Bogor, 27-06-2017


Badan Litbang Pertanian yang menghelat acara “Jalan Sehat” bersama Pemerintah Kota Bogor dalam rangka mengenalkan sekaligus menunjukkan bahwa inovasi teknologi pertanian yang selama ini dimanfaatkan oleh masyarakat Indonesia, terlahir dari Kawasan Penelitian Pertanian Badan Litbang Pertanian yang ada di Kota Bogor didukung oleh Unit Kerja penelitian dan pengembangan komoditas pertanian. Jalan sehat dirangkaikan dengan penandatanganan MoU Kota Bogor sebagai Kawasan Inovasi Teknologi Pertanian antara Badan Litbang Pertanian dengan Pemerintah Kota Bogor.

 

Kepala Badan Litbang Pertanian Dr. M. Syakir dalam sambutannya mengatakan keinginannya untuk mewujudukan suatu Kawasan Agroinovasi sebagai pusat inovasi Badan Litbang Pertanian menjadi salah satu icon Kota Bogor. “Di kota Bogor ini, ada 12 Unit Kerja di bawah Badan Litbang Pertanian”, ujarnya. Untuk itu Kepala Badan Litbang Pertanian mengajak Pemkot Bogor untuk bersama-sama membangun dan mengembangkan kawasan ini.

 

"Ada ratusan inovasi teknologi pertanian moderen yang dihasilkan peneliti kami, yang dapat digunakan untuk mewujudkan swasembada pangan berkelanjutan,"( Sabtu 25 Maret 2017).

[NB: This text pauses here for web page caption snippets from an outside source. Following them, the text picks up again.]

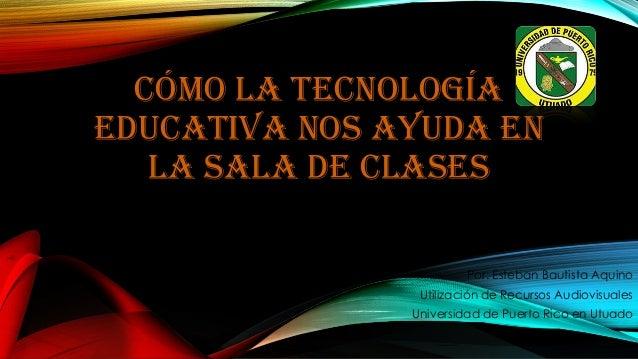 CÓMO LA TECNOLOGÍA EDUCATIVA NOS AYUDA EN LA SALA DE CLASES Por: Esteban Bautista Aquino Utilización de Recursos Audiovisu...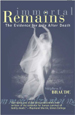 Immortal Remains: The Evidence for Life After Death - CLICK HERE FOR REVIEWERS' COMMENTS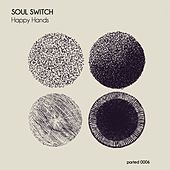 Play & Download Happy Hands by Soul Switch | Napster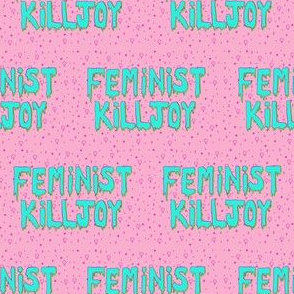 Feminist Killjoy - Pink and Blue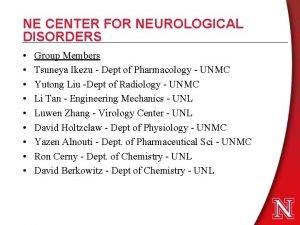 NE CENTER FOR NEUROLOGICAL DISORDERS Group Members Tsuneya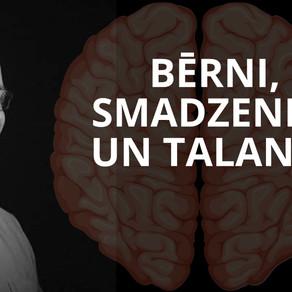 Lekcija: Bērni, smadzenes un talants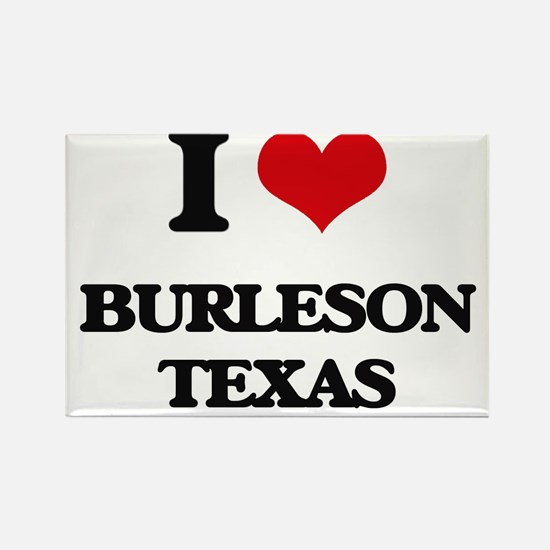I love Burleson Texas Magnets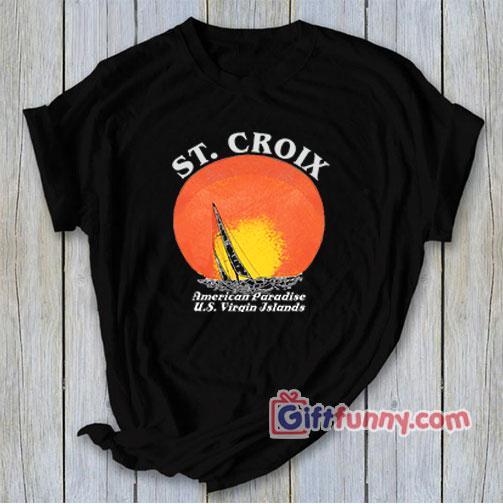 ST CROIX Shirt - ST CROIX American Paradise Shirt - Funny's T-Shirt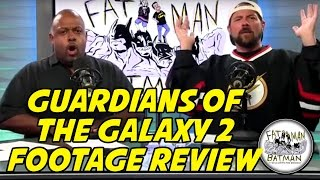 GUARDIANS OF THE GALAXY 2 FOOTAGE REVIEW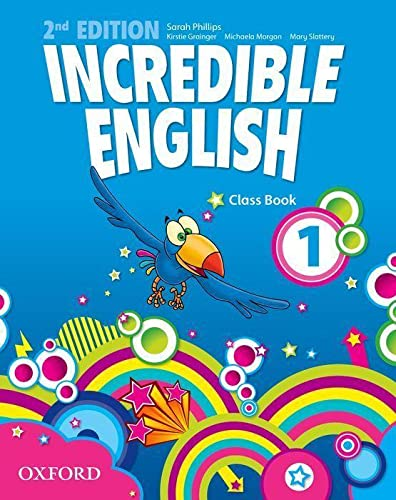 Incredible English 1. 2nd edition. Class Book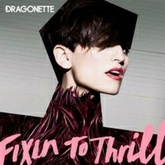 Dragonette - Fixin to Thrill (Don Diablo Remix)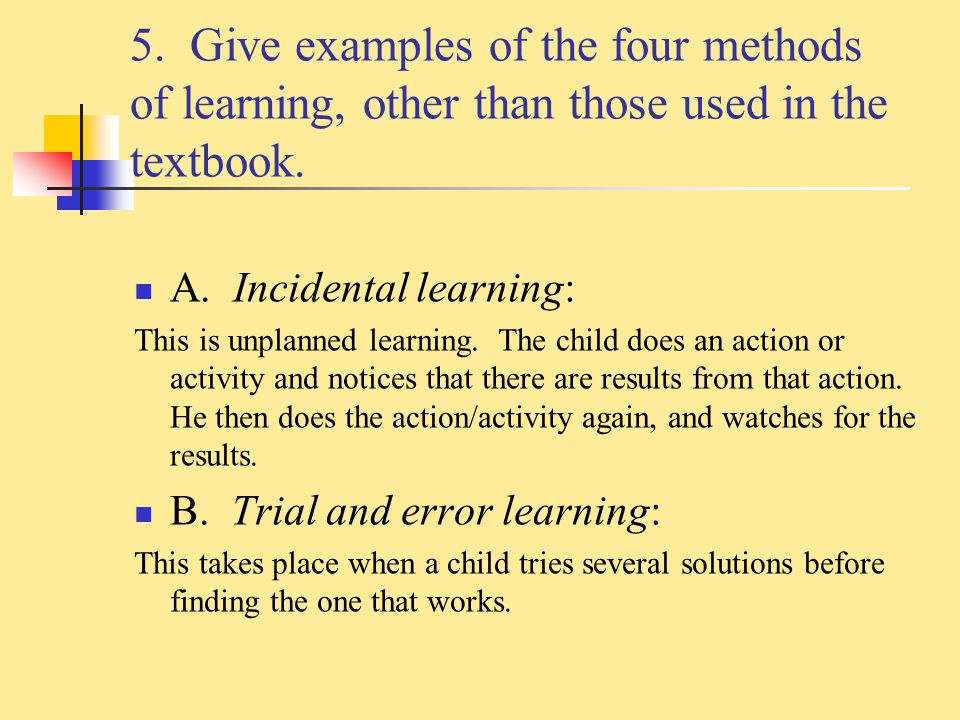 5. Give examples of the four methods of learning, other than those used in the textbook.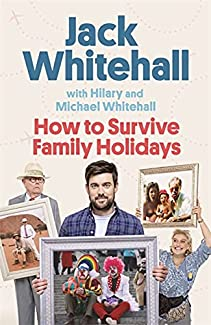 Jack Whitehall - How To Survive Family Holidays
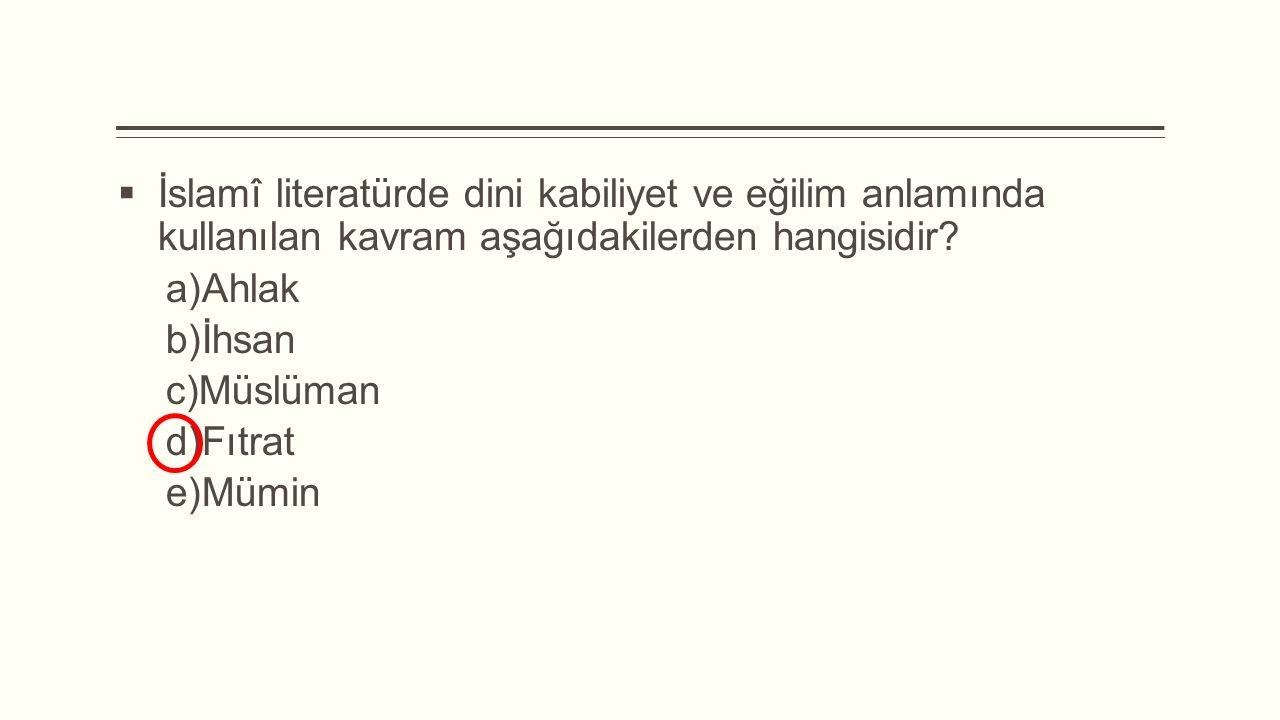 İslamî literatürde dini kabiliyet ve eğilim anlamında kullanılan kavram aşağıdakilerden hangisidir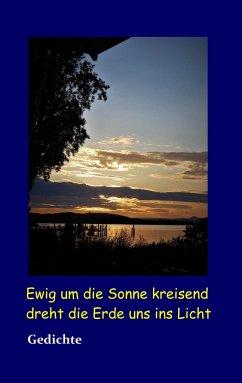 Ewig um die Sonne kreisend dreht die Erde uns ins Licht - Wülfrath, Günter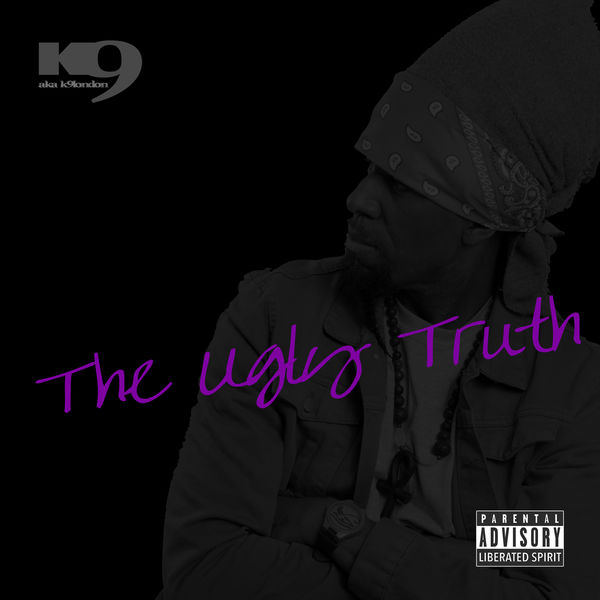 K9London - The Ugly Truth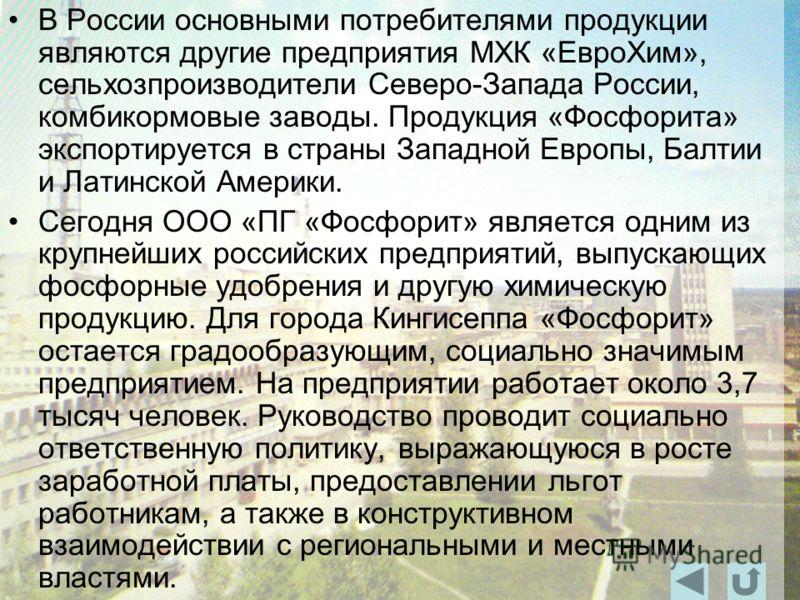В России основными потребителями продукции являются другие предприятия МХК «ЕвроХим», сельхозпроизводители Северо-Запада России, комбикормовые заводы. Продукция «Фосфорита» экспортируется в страны Западной Европы, Балтии и Латинской Америки. Сегодня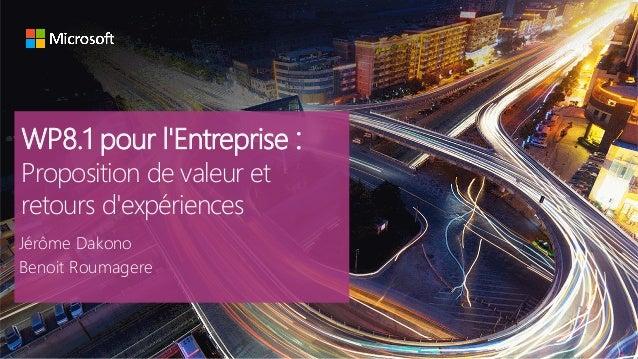 WP8.1 pour l'Entreprise : Proposition de valeur et retours d'expériences Jérôme Dakono Benoit Roumagere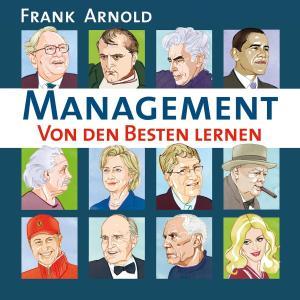 Management - Von den Besten lernen (Gekürzt) Foto №1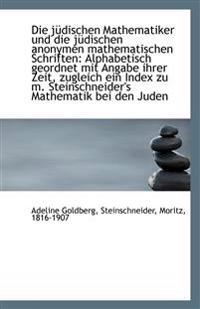 Die Judischen Mathematiker Und Die Judischen Anonymen Mathematischen Schriften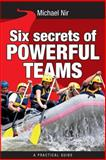 Six Secrets of Powerful Teams, Michael Nir, 1492737933
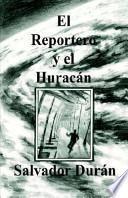 Libro de El Reportero Y El Huracán
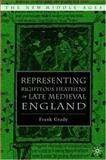 Representing Righteous Heathens in Late Medieval England 9781403966995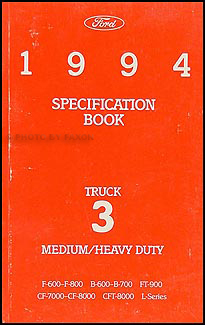 1994 Ford Medium and Heavy Duty Truck Service Specifications Book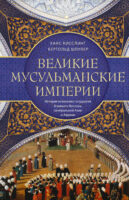 Великие мусульманские империи. История исламских государств Ближнего Востока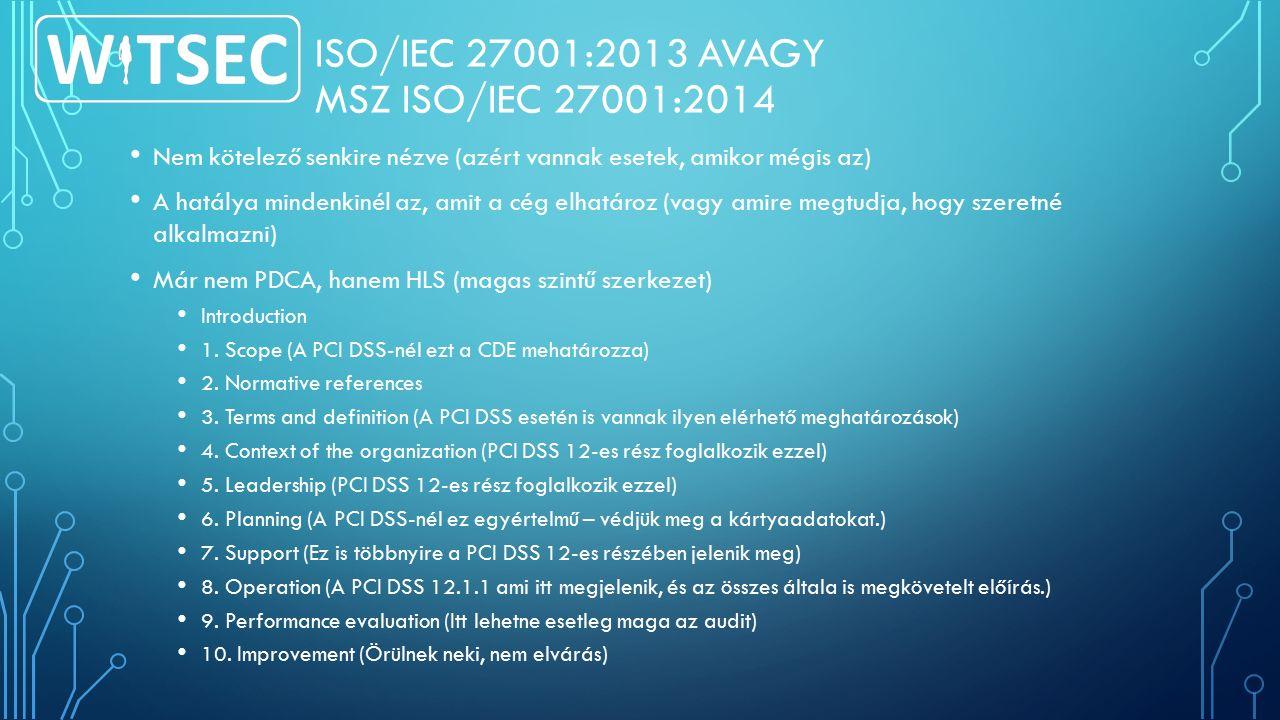 ISO/IEC 27001:2013 AVAGY MSZ ISO/IEC 27001:2014 Nem kötelező senkire nézve (azért vannak esetek, amikor mégis az) A hatálya mindenkinél az, amit a cég elhatároz (vagy amire megtudja, hogy szeretné alkalmazni) Már nem PDCA, hanem HLS (magas szintű szerkezet) Introduction 1.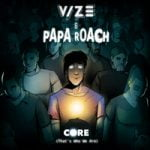VIZE & Papa Roach — Core (That's Who We Are)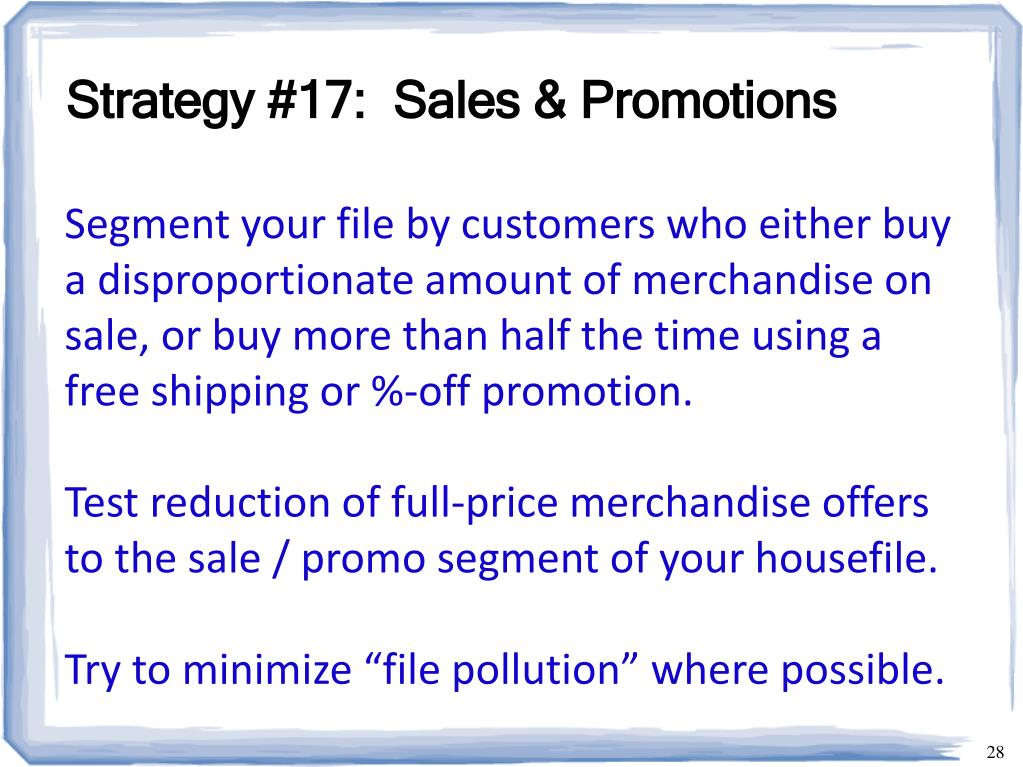 Strategy #17:  Sales & Promotions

Selanjutnya beliau mengatakan,  taman sains yang dirancang Balitbangtan ini memberikan edukasi kepada masyarakat mulai dari pelajar, mahasiswa, dosen, peneliti terutama petani di Indonesia jika memang dunia pertanian tidak akan maju tanpa ada campur tangan teknologi pertanian.

 

Wali Kota Bogor Dr. Bima Arya sempat terkejut dengan adanya Kawasan Agroinovasi ini. “Seumur-umur saya baru pertama kali sekarang masuk di kawasan ini, dan kawasan ini seperti kebun raya, ya…kebun raya mini”, ujarnya. Ada tiga hal penting disampaikan Walikota Bogor setelah berkeliling di Kawasan Pertanian Cimanggu ini.

 

Pertama, Pemkot Bogor bisa bekerja sama dalam konteks konservasi. “Saya melihat banyak sekali jenis-jenis tanaman yang dikoleksi di kawasan ini, tapi saya menginginkan ada pendekatan-pendekatan juga pada tanaman-tanaman khas Bogor, seperti buah kesemek”, pintanya.

Kedua adalah Edukasi. “Ini kawasan yang sangat luar biasa, anak sekolah, warga umum, semuanya bisa datang ke sini berkeliling. Banyak sekali yang bisa dipelajari walau baru saja saya berkeliling, tapi sudah banyak sekali pengetahuan yang saya dapat”, kata Bima.


Dan ketiga, Rekreasi. “Kawasan ini bisa menjadi tempat rekreasi, saya akan rekomendasikan kepada tamu yang berkunjung ke Balai Kota, untuk mengunjungi Kawasan Agroinovasi ini”, ujar Bima.